Amore fraterno, preghiera e imposizione delle mani nell’effusione dello Spirito
L’effusione dello Spirito non è l’unica occasione che si conosca nella Chiesa per questa riviviscenza dei sacramenti dell’iniziazione e in particolare dello Spirito Santo nell’anima in occasione del battesimo. C’è, per esempio, il rinnovamento delle promesse battesimali nella veglia pasquale, ci sono gli esercizi spirituali, c’è la professione religiosa, chiamata un “secondo battesimo” e, a livello sacramentale, abbiamo detto la Confermazione. Non è difficile poi scoprire spesso nella vita dei santi la presenza di una effusione spontanea, specialmente in occasione della loro conversione. Ecco per esempio cosa si legge di san Francesco al momento della sua conversione: “Terminato il banchetto, uscirono di casa. Gli amici gli camminavano innanzi; lui, tenendo in mano una specie di scettro, veniva per ultimo; ma invece di cantare, era assorto nelle sue riflessioni. D’improvviso, il Signore lo visitò e ne ebbe il cuore riboccante di tanta dolcezza, che non poteva muoversi né parlare, non percependo se non quella soavità, che lo estraniava da ogni sensazione…Gli amici, voltandosi e scorgendolo rimasto così lontano, lo raggiunsero e restarono trasecolati nel vederlo mutato quasi in un altro uomo. Lo interrogarono: «A cosa stai pensando, che non ci hai seguiti? Almanaccavi forse di prendere moglie?» Rispose con slancio: «E’ vero! Stavo pensando di prendermi in sposa la ragazza più nobile, ricca e bella che mai abbiate visto.» I compagni si misero a ridere. Francesco disse questo non di sua iniziativa, ma ispirato da Dio“(Leggenda dei tre compagni, 3,7). Dicevo che l’effusione dello Spirito non è l’unica occasione di rinnovamento della grazia battesimale. Essa però occupa un posto del tutto particolare per il fatto di essere aperta a tutto il popolo di Dio, piccoli e grandi, e non soltanto ad alcuni privilegiati che fanno gli esercizi spirituali ignaziani o che emettono la professione religiosa. Da dove proviene questa straordinaria forza che abbiamo sperimentato in occasione dell’effusione? Noi infatti non stiamo parlando di una teoria, ma di qualcosa che abbiamo sperimentato noi stessi, per cui possiamo dire come Giovanni: “…ciò che noi abbiamo udito, ciò che noi abbiamo veduto con i nostri occhi,…ciò che le nostre mani hanno toccato,…questo annunziamo anche a voi, perché anche voi siate in comunione con noi” (1Gv 1,1.3).

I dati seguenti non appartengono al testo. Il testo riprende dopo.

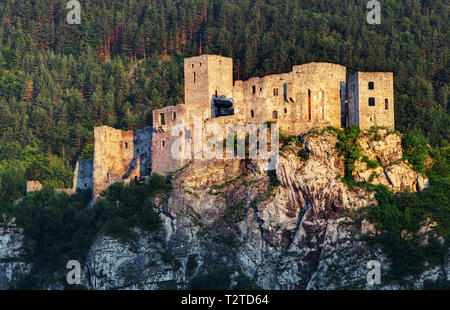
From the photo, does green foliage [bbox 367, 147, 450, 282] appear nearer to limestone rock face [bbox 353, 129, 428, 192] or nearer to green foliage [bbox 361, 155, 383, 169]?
limestone rock face [bbox 353, 129, 428, 192]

La spiegazione di questa forza è nella volontà di Dio: perché è piaciuto a Dio oggi rinnovare la Chiesa per questo mezzo e basta! Ci sono certamente dei precedenti biblici come quello narrato in Atti 8,14-17, quando Pietro e Giovanni, saputo che la Samaria aveva accolto la parola di Dio, vi discesero, pregarono per loro, e imposero loro le mani perché ricevessero lo Spirito Santo. Ma questi precedenti biblici, per altro rari e non univoci nel significato, non bastano a spiegare la vastità e la profondità del fenomeno odierno legata all’effusione dello Spirito. La spiegazione dunque è nel disegno di Dio. Potremmo dire, parafrasando un detto famoso dell’Apostolo: “Poiché i cristiani, con tutta la loro organizzazione, non hanno saputo trasmettere la potenza dello Spirito, è piaciuto a Dio rinnovare i credenti mediante la stoltezza dell’effusione. I teologi infatti cercano spiegazione e le persone responsabili cercano moderazione, ma i semplici toccano con mano la potenza di Cristo nell’effusione” (cfr 1Cor 1,21-24). Noi uomini e in particolare noi uomini di Chiesa, tendiamo a lesinare a Dio la sua libertà; tendiamo a tracciargli dei percorsi obbligati (i cosiddetti canali della grazia), dimenticando che Dio è un torrente che straripa e si crea da solo il proprio letto e che lo Spirito soffia dove e come vuole.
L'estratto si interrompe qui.